I have background job tasks that need to exit cleanly if they need to stop. These tasks can sometimes grow in memory and should be restarted once they cross a threshold. However, the way that Nomad handles killing these tasks when OOM is to send a SIGKILL and not use the configured kill_signal for either of these configurations
resources {
memory = 1000
}
resources {
memory = 500
memory_max = 1000
}
Any suggestions on how I can get Nomad to kill a task gracefully once it approaches a memory threshold? Thanks
Hi @axsuul, the OOM handing is implemented by Linux cgroups.
In the outgoing cgroups v1, what you’re asking for may have been plausible through clever use of memory.oom_control and having Nomad register a per-task watching routine issuing your custom signal.

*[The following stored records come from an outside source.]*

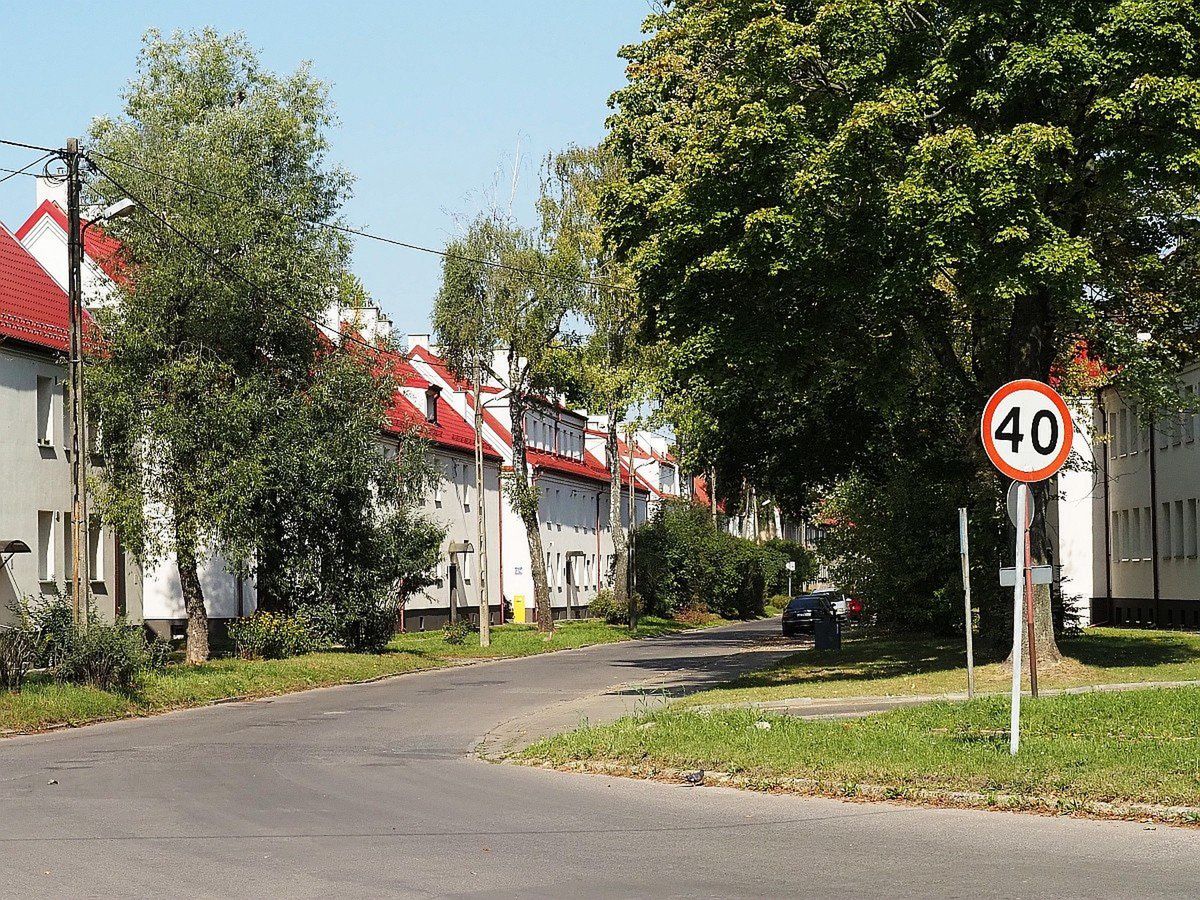 Łódź: Zapomniana dzielnica. Rada Osiedla mówi dość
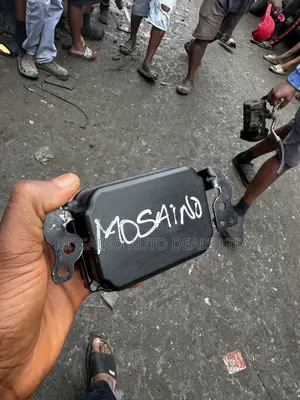 Radar Sensor RAV4 2017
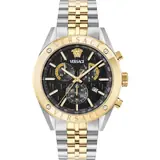 Versace VEKJA0525 Mens watch Athletics Chronograph 44mm 5ATM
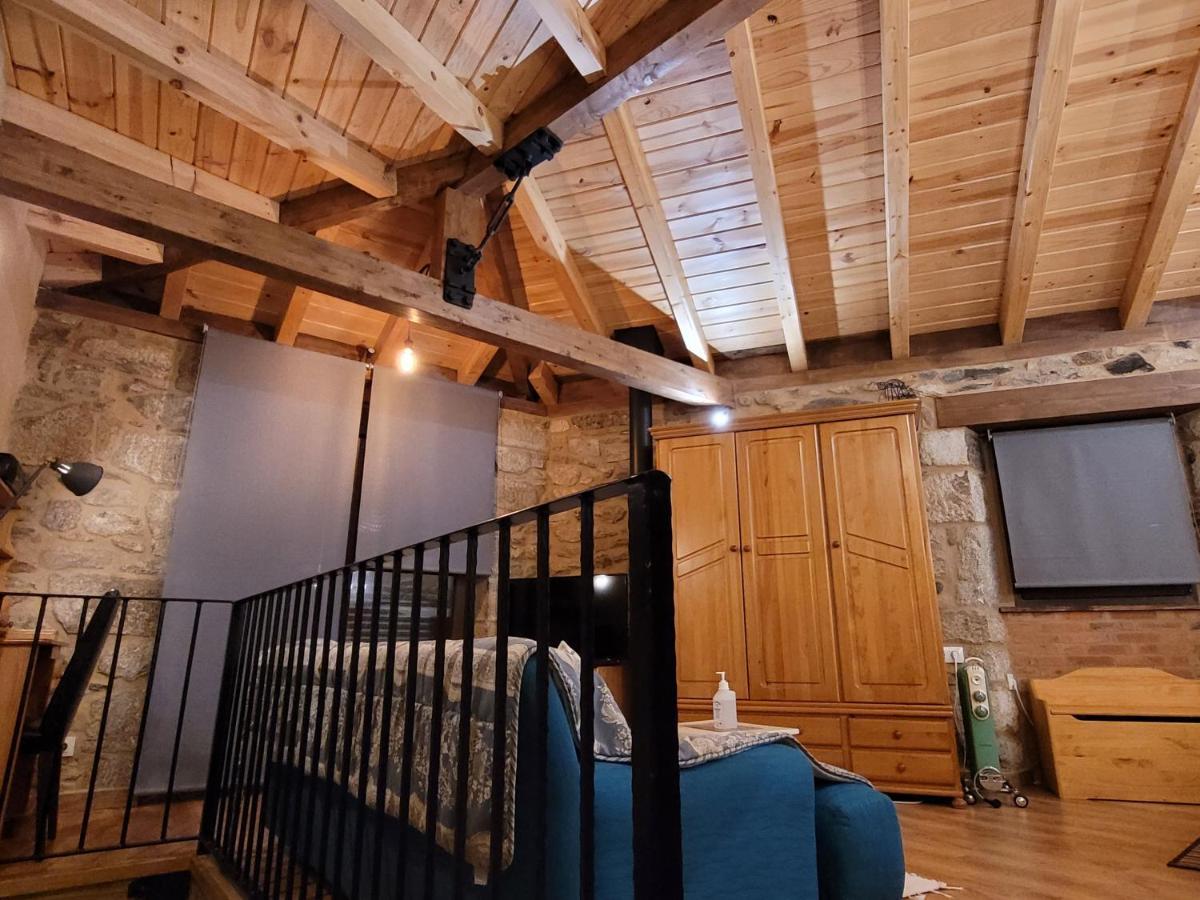 La Cantina Chanos Eksteriør billede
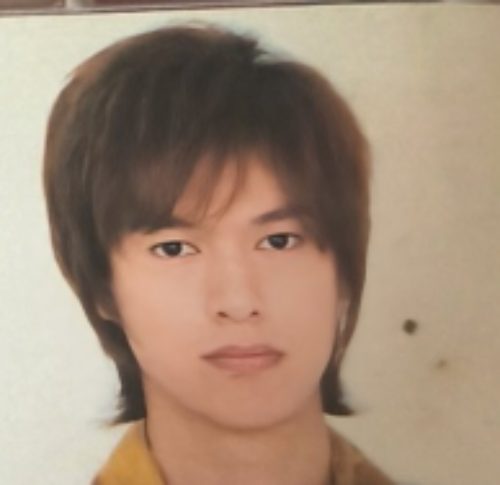 丸山隆平 2002年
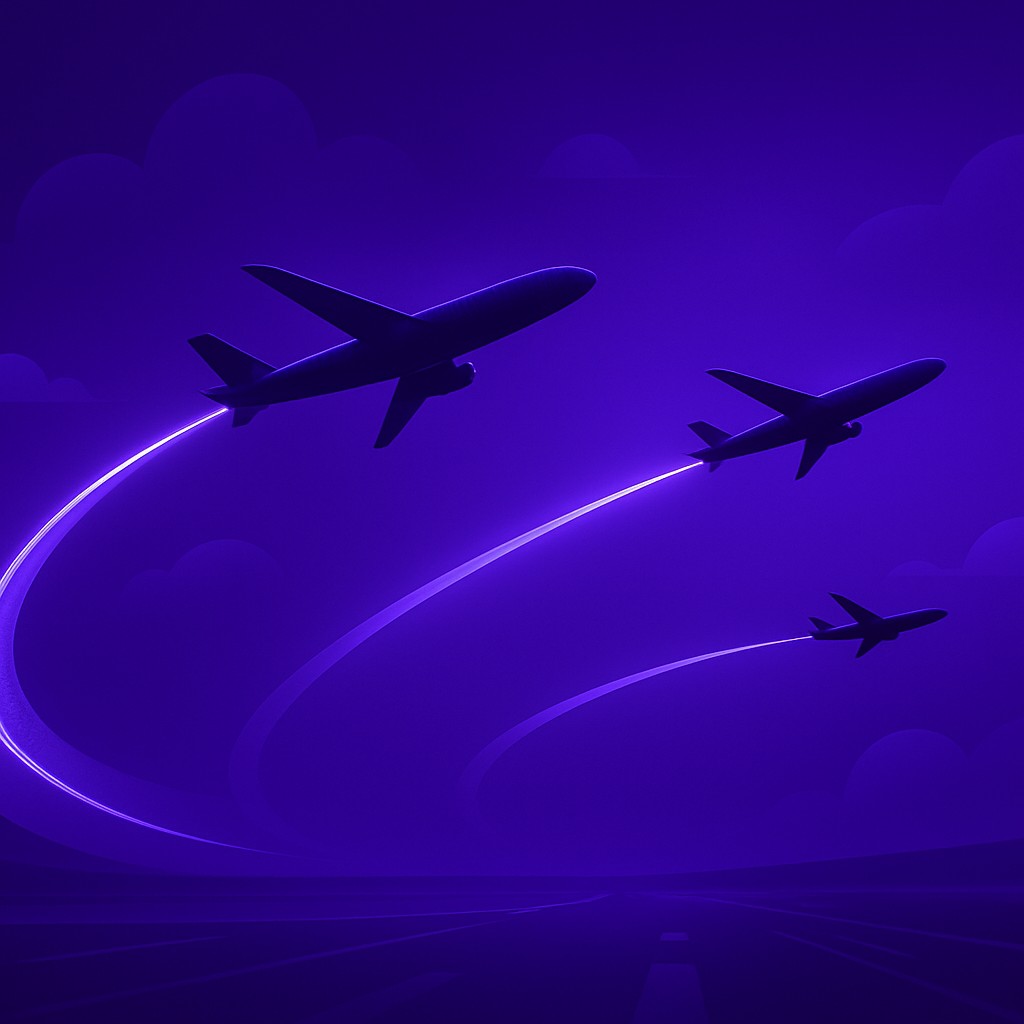 TOP 10 BEST AIRLINES IN PORTUGAL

The closest I can think of off the top of my head would be to monitor memory.events.local["max"] and send a signal if that value changes, but that’s not the same as actually entering an OOM event.
Thanks for your reply! Doing it the cgroups way sounds like it could cause some conflicts and race conditions. Would it be better then to instead set a super high memory_max on the job and then monitor memory usage with a custom script instead?
Is there a good way to get memory usage metrics from Nomad itself? I have tried querying /metrics and /allocation/<alloc-id> endpoints but they don’t return that info. Or what way would you recommend to get memory usage if I’m going to be doing the sidecar method?